**READING PASSAGE:**
CPI falls below target for first time since 2009

Consumer Price Inflation fell below the Bank of England’s 2% target for the first time since 2009 in January, continuing its sustained fall to hit 1.9%, from 2% at the end of 2013.

Chris Williams, chief economist at Markit, said he believed that the pace of inflation would remain reasonably steady over the next year, taking some pressure off rate expectations.

‘But beyond that the outlook is more uncertain, reflecting uncertainties about the ability for wage growth to revive, energy prices and the exchange rate,’ said Williams.

January was the fifth consecutive month of moderating CPI. The total appeared to have been dragged downward by core inflation in a reflection of deeper than usual January discounting.

Capital Economics pointed to a continued lack of pressure in commodity pricing and political heat over fuel prices as suggesting the potential for continued disinflation over the next few months.

Output pricing inflation also slid, falling from 1% to 0.9% in January, suggesting lower pressure along the supply chain.

‘There is a good chance that CPI inflation will fall to as low as 1% by the end of this year and remain subdued thereafter,’ said Samuel Tombs, UK economist at Capital Economics.

‘This should enable real earnings to rise for the first year since 2007 and allow the MPC to keep interest rates on hold until well into next year.’

**DATA SHOWN:**
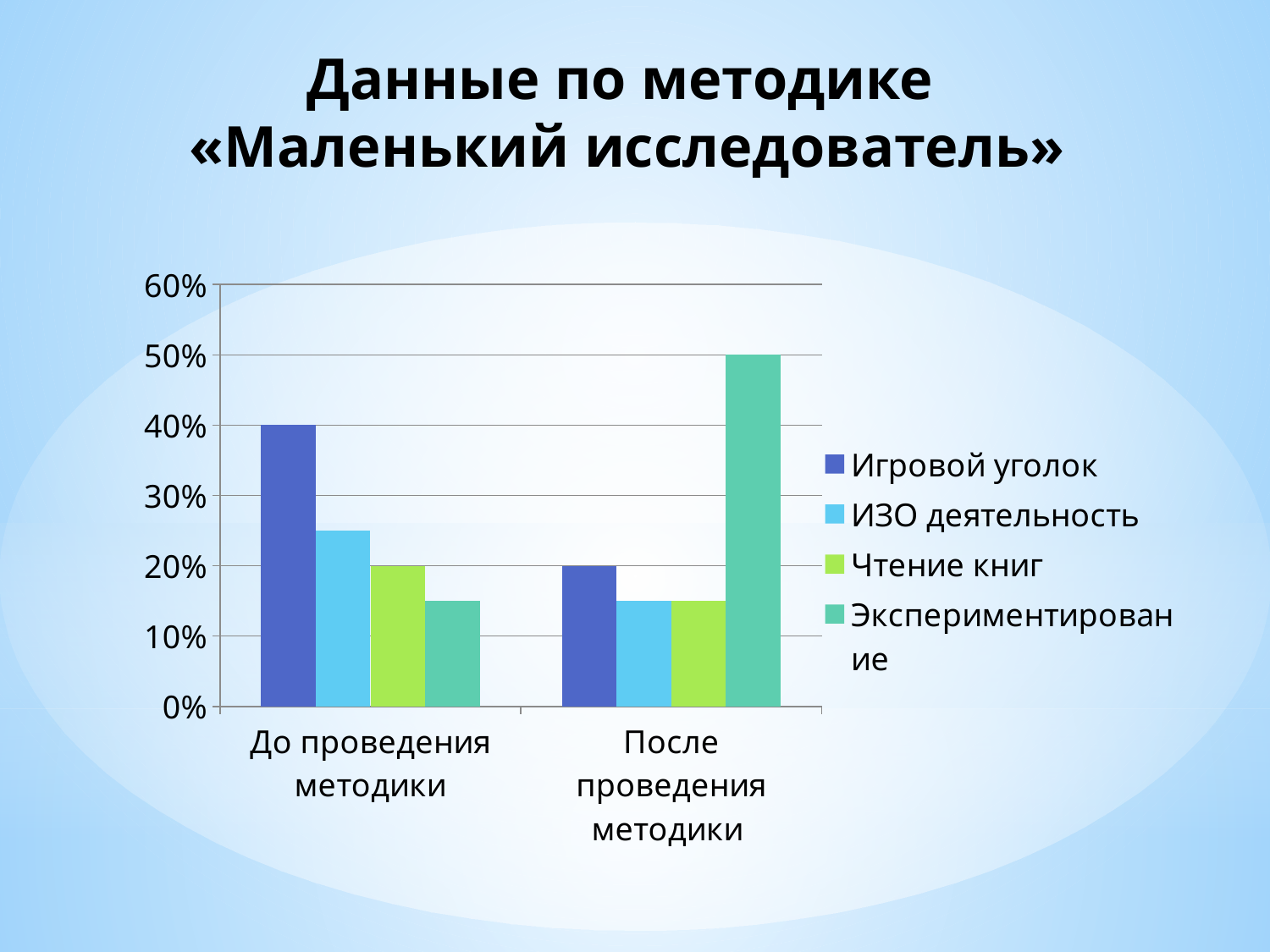
Which series has the lowest value in the category До проведения методики? Экспериментирование How many categories are shown on the x axis? 2 What is the value for Экспериментирование in the category После проведения методики? 50% What is the value for Игровой уголок in the category До проведения методики? 40% Which series has the highest value in the category После проведения методики? Экспериментирование What is the value for Чтение книг in the category До проведения методики? 20% Does the value for Экспериментирование rise or fall from До проведения методики to После проведения методики? Rise Is the value for ИЗО деятельность in the category До проведения методики greater or less than 20%? greater What type of chart is shown on the slide? Bar chart What is the difference between Экспериментирование and Игровой уголок in the category После проведения методики? 30% Which is larger for Игровой уголок: the value До проведения методики or После проведения методики? До проведения методики How many series does the legend list? 4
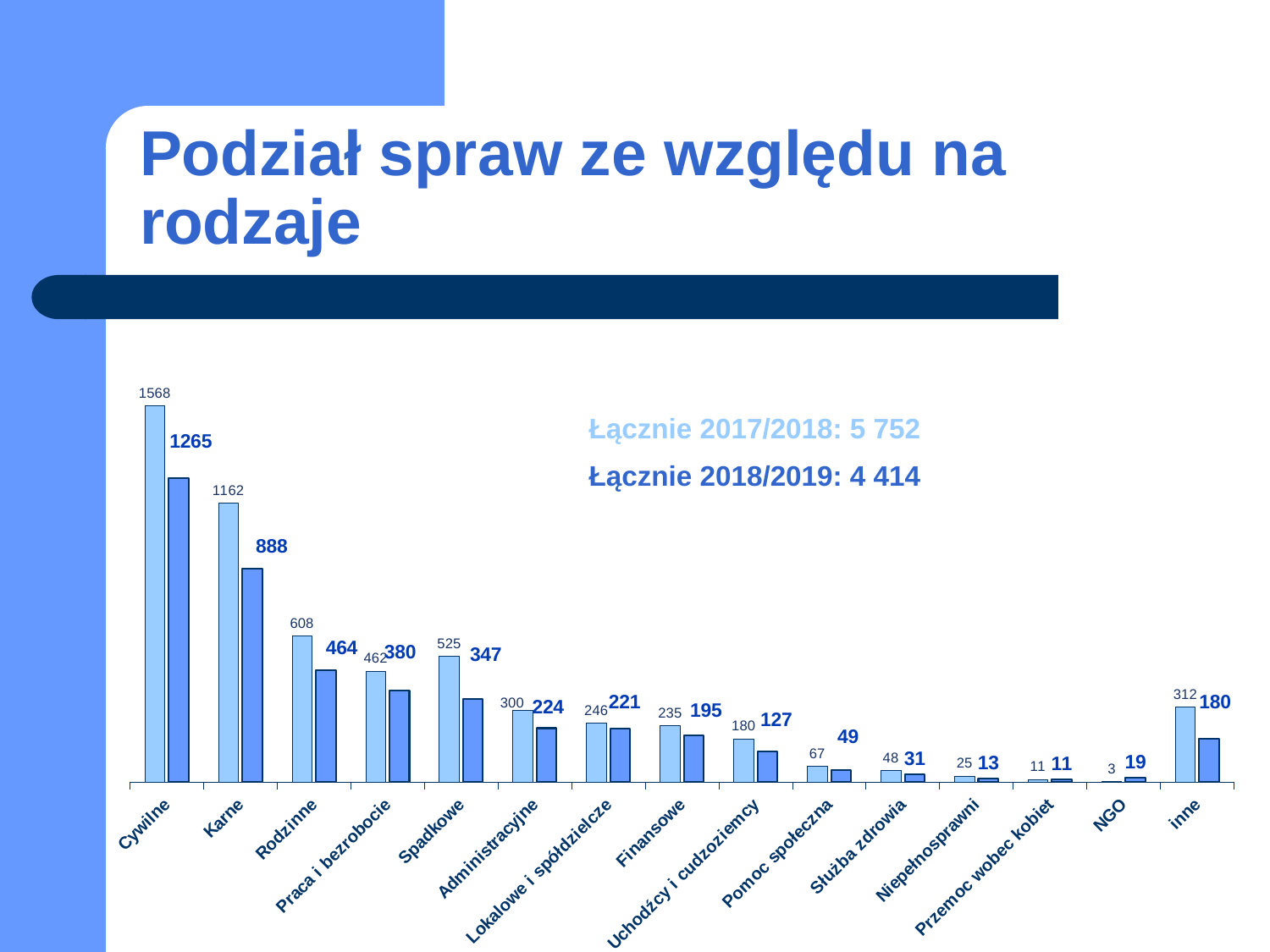
How many categories are shown on the x axis of the chart? 15 Which is larger for NGO, the light blue bar or the dark blue bar? the dark blue bar What is the value of the light blue bar for Cywilne? 1568 What is the value of the dark blue bar for Spadkowe? 347 Which category has the highest light blue bar? Cywilne What is the title of the slide containing the chart? Podział spraw ze względu na rodzaje What total is given on the slide for 2018/2019? 4 414 What kind of chart is shown on the slide? bar chart What is the value of the dark blue bar for Karne? 888 Which category has the lowest light blue bar? NGO What is the difference between the light blue and dark blue bars for Rodzinne? 144 What is the value of the light blue bar for inne? 312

**THINGS TO DO:**
1 > List every organization named in the inflation article.
2 > Answer these questions from the inflation article:
(a) What rate did Consumer Price Inflation hit in January?
(b) Between which two figures did output pricing inflation fall in January?
(c) How low does Samuel Tombs say CPI inflation could fall by the end of this year?
3 > Please reproduce the inflation article word for word, everything from "Chris Williams, chief" down to "usual January discounting.".

**COMPLETED EXERCISE:**
1 >
Bank of England
Markit
Capital Economics
MPC

2 >
(a) 1.9%
(b) From 1% to 0.9%
(c) As low as 1%

3 >
Chris Williams, chief economist at Markit, said he believed that the pace of inflation would remain reasonably steady over the next year, taking some pressure off rate expectations.

‘But beyond that the outlook is more uncertain, reflecting uncertainties about the ability for wage growth to revive, energy prices and the exchange rate,’ said Williams.

January was the fifth consecutive month of moderating CPI. The total appeared to have been dragged downward by core inflation in a reflection of deeper than usual January discounting.